Put every line of the material below into a Markdown table with the columns "Row" and "Line," numbering the rows and skipping blank lines. Leave the pictures out.

[Records of scene-based questions]
········

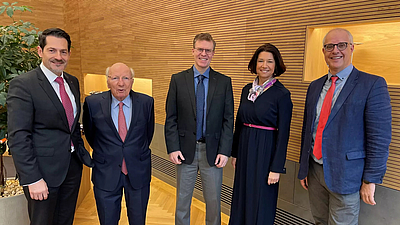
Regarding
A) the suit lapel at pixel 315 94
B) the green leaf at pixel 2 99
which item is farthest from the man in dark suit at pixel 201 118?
the green leaf at pixel 2 99

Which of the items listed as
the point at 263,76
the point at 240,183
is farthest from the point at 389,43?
the point at 240,183

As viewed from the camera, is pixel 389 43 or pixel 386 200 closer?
pixel 386 200

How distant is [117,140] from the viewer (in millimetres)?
2109

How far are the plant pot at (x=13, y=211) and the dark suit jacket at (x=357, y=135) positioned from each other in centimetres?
271

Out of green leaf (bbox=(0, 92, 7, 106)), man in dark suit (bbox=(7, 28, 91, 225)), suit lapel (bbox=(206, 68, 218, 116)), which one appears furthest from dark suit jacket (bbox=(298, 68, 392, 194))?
green leaf (bbox=(0, 92, 7, 106))

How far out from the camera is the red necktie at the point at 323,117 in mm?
1932

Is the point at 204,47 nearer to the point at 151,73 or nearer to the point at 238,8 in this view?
the point at 238,8

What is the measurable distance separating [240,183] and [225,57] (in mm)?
1647

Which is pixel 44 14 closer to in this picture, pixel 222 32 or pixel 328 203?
pixel 222 32

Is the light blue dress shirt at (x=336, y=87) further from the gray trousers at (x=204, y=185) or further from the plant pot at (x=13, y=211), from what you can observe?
the plant pot at (x=13, y=211)

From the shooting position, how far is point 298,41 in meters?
2.59

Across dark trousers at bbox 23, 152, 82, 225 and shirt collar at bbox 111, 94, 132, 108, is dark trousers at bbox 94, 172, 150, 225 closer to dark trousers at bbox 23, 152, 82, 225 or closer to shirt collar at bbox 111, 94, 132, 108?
dark trousers at bbox 23, 152, 82, 225

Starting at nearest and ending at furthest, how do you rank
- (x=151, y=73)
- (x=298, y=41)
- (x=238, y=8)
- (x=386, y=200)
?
(x=386, y=200), (x=298, y=41), (x=238, y=8), (x=151, y=73)

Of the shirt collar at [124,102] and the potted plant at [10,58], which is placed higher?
Result: the potted plant at [10,58]
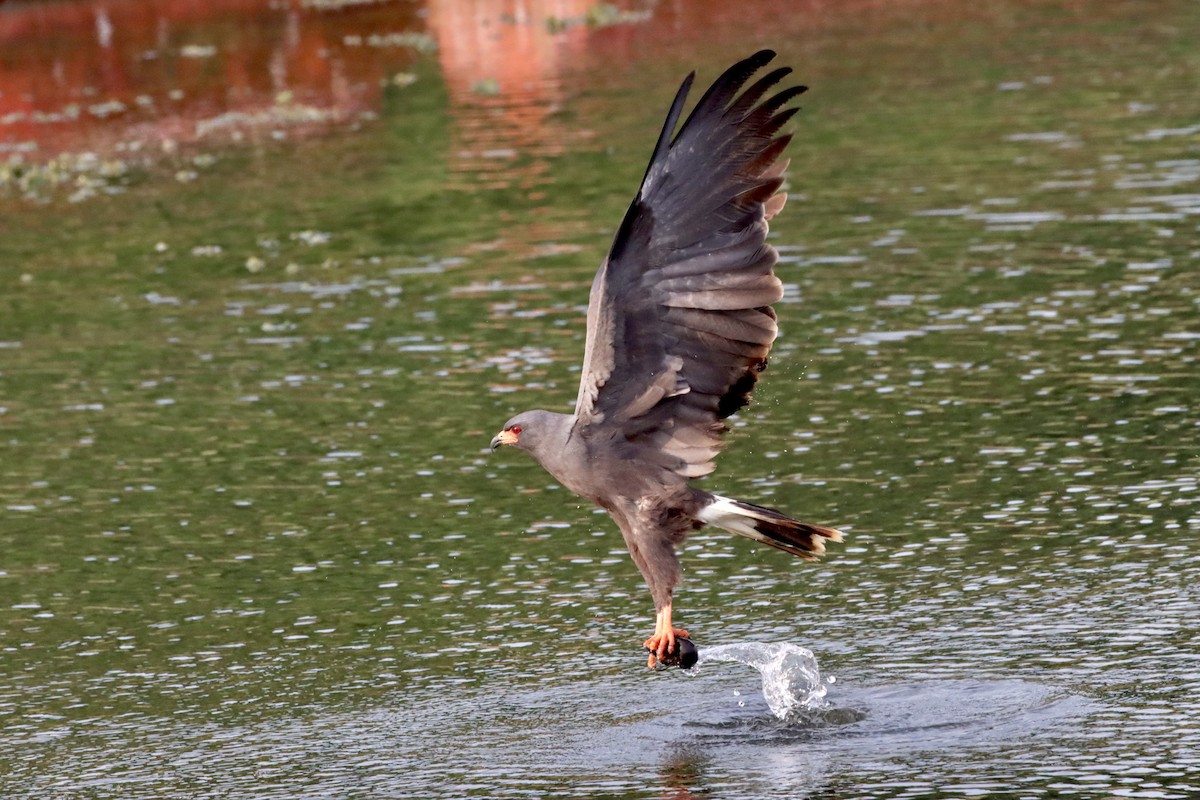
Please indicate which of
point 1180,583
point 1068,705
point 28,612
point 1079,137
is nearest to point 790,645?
point 1068,705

········

**REPLY**
| Row | Line |
|---|---|
| 1 | Regarding |
| 2 | A) the suit lapel at pixel 315 94 |
| 3 | B) the green leaf at pixel 2 99 |
| 4 | which item is farthest from the man in dark suit at pixel 201 118? |
| 5 | the green leaf at pixel 2 99 |
| 6 | Which of the items listed as |
| 7 | the point at 263,76 |
| 8 | the point at 240,183 |
| 9 | is farthest from the point at 389,43? |
| 10 | the point at 240,183 |
| 11 | As viewed from the camera, is pixel 389 43 or pixel 386 200 closer? |
| 12 | pixel 386 200 |
| 13 | How distant is [117,140] from the viewer (in millimetres)? |
| 14 | 2109 |
| 15 | How far are the plant pot at (x=13, y=211) and the dark suit jacket at (x=357, y=135) positioned from each other in centimetres? |
| 16 | 271 |
| 17 | Out of green leaf (bbox=(0, 92, 7, 106)), man in dark suit (bbox=(7, 28, 91, 225)), suit lapel (bbox=(206, 68, 218, 116)), which one appears furthest from dark suit jacket (bbox=(298, 68, 392, 194))? |
| 18 | green leaf (bbox=(0, 92, 7, 106)) |
| 19 | How far out from the camera is the red necktie at the point at 323,117 in mm? |
| 20 | 1932 |
| 21 | Is the point at 204,47 nearer to the point at 151,73 or nearer to the point at 238,8 in this view? |
| 22 | the point at 238,8 |
| 23 | What is the measurable distance separating [240,183] and [225,57] (in mm)? |
| 24 | 1647 |
| 25 | Which is pixel 44 14 closer to in this picture, pixel 222 32 or pixel 328 203? |
| 26 | pixel 222 32 |
| 27 | Is the light blue dress shirt at (x=336, y=87) further from the gray trousers at (x=204, y=185) or further from the plant pot at (x=13, y=211), from what you can observe? |
| 28 | the plant pot at (x=13, y=211) |
| 29 | From the shooting position, how far is point 298,41 in meters? |
| 30 | 2.59 |
| 31 | Across dark trousers at bbox 23, 152, 82, 225 and shirt collar at bbox 111, 94, 132, 108, is dark trousers at bbox 94, 172, 150, 225 closer to dark trousers at bbox 23, 152, 82, 225 or closer to shirt collar at bbox 111, 94, 132, 108? |
| 32 | dark trousers at bbox 23, 152, 82, 225 |
| 33 | Starting at nearest and ending at furthest, how do you rank |
| 34 | - (x=151, y=73) |
| 35 | - (x=298, y=41) |
| 36 | - (x=238, y=8) |
| 37 | - (x=386, y=200) |
| 38 | ? |
| 39 | (x=386, y=200), (x=298, y=41), (x=238, y=8), (x=151, y=73) |
| 40 | Of the shirt collar at [124,102] and the potted plant at [10,58], which is placed higher? |
| 41 | Result: the potted plant at [10,58] |
| 42 | Please indicate which of |
| 43 | point 1180,583 |
| 44 | point 1068,705 |
| 45 | point 28,612 |
| 46 | point 1079,137 |
| 47 | is nearest to point 790,645? |
| 48 | point 1068,705 |